Washington Law Review Online

First Page



Companies use everyday applications and personal devices to collect deeply personal information about a user’s body and health. While this “intimate health data” includes seemingly innocuous information about fitness activities and basic vitals, it also includes extremely private information about the user’s health, such as chronic conditions and reproductive health. However, consumers have no established rights over the intimate health data shared on their devices. Believing that these technologies are created for their benefit, consumers hand over the most intimate aspects of their lives through health-related applications relying on the promise that their data will remain private. Today, the intimate health data of unaware consumers is collected and sold to third-party data brokers who then repackage the data, label it, and sell it to the highest bidder: advertisers, corporations, and most concerning of all—the government and law enforcement agencies. This ability for governmental entities to simply purchase intimate health data from third-party data brokers violates the Fourth Amendment of the United States Constitution.

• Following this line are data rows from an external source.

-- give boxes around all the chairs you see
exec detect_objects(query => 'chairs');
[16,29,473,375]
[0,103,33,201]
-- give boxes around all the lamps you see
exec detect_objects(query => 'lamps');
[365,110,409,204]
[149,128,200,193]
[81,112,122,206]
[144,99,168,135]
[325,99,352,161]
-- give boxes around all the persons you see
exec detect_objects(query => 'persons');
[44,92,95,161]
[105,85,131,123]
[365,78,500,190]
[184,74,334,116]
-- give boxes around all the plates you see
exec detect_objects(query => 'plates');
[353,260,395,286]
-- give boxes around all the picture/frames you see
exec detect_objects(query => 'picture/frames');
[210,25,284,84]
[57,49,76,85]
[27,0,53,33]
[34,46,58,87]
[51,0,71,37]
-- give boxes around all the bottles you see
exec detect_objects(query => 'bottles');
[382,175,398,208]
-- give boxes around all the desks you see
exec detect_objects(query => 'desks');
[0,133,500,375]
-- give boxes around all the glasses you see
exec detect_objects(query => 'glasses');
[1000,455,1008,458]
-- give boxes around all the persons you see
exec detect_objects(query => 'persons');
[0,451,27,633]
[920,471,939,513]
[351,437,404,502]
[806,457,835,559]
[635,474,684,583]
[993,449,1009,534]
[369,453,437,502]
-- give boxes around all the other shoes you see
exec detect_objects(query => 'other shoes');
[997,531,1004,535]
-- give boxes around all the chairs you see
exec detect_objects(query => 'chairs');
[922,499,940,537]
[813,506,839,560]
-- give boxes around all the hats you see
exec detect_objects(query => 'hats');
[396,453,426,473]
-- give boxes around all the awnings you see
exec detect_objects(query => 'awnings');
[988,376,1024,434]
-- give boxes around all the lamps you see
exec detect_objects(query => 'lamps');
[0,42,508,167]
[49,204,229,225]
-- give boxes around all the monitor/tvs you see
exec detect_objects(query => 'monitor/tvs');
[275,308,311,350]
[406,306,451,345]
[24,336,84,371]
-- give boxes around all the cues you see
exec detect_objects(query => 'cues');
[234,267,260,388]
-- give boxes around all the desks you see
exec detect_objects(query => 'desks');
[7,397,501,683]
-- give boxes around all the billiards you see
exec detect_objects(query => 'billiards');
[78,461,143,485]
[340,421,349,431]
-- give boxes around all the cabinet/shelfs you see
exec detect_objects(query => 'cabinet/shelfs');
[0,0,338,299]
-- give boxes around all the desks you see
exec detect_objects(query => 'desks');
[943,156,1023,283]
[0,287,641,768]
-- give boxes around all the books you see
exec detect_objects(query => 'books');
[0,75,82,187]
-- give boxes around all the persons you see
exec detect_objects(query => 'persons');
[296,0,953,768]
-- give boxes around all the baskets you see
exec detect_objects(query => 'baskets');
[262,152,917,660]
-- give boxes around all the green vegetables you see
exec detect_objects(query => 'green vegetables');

To discourage the overreach of arbitrary law enforcement, the Fourth Amendment protects individuals from unreasonable searches and seizures. Without a warrant, governmental entities may purchase intimate health data from third-party data brokers, constituting an unreasonable search in violation of the Fourth Amendment. This Comment examines the use of third-party data brokers by government agencies to collect and analyze intimate health data. In doing so, this Comment advocates for greater accountability in government data collection practices and proposes legislative solutions to regulating the government’s purchase of intimate health data.